■ Assigned task
Print the whole listing below exactly as given, pictures excluded.

[Collected material — start]

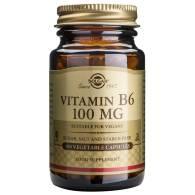 Vitamina B6 Piridoxina 100 mg 100 Cap - Solgar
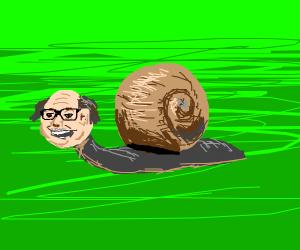 Danny Devito Snail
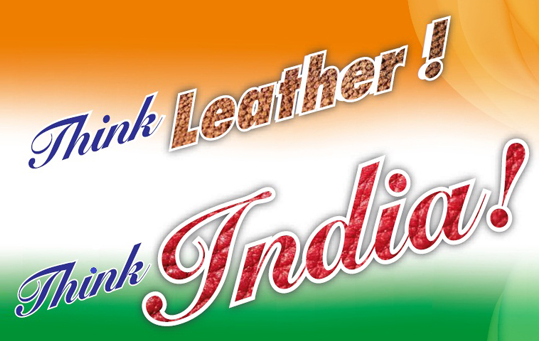India Leather &Accessories Fair kolkata india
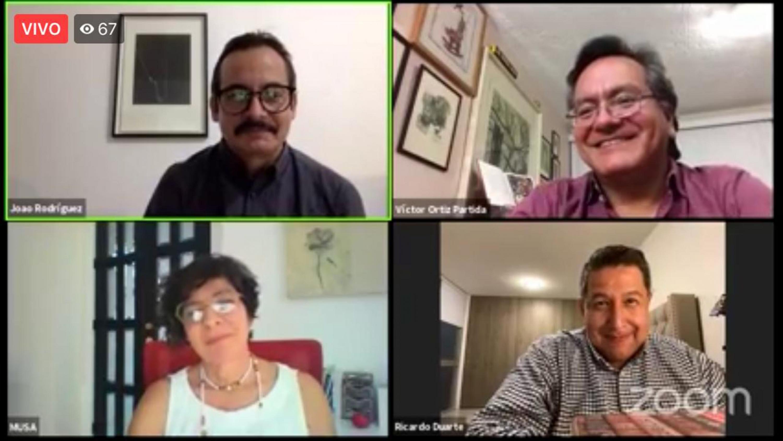 Participantes al seminario virtual Maribel Arteaga, Ricardo Duarte, Víctor Ortiz y Joao Rodríguez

[Collected material — finish]

■ Task response
 Vitamina B6 Piridoxina 100 mg 100 Cap - Solgar
 Danny Devito Snail
India Leather &Accessories Fair kolkata india
 Participantes al seminario virtual Maribel Arteaga, Ricardo Duarte, Víctor Ortiz y Joao Rodríguez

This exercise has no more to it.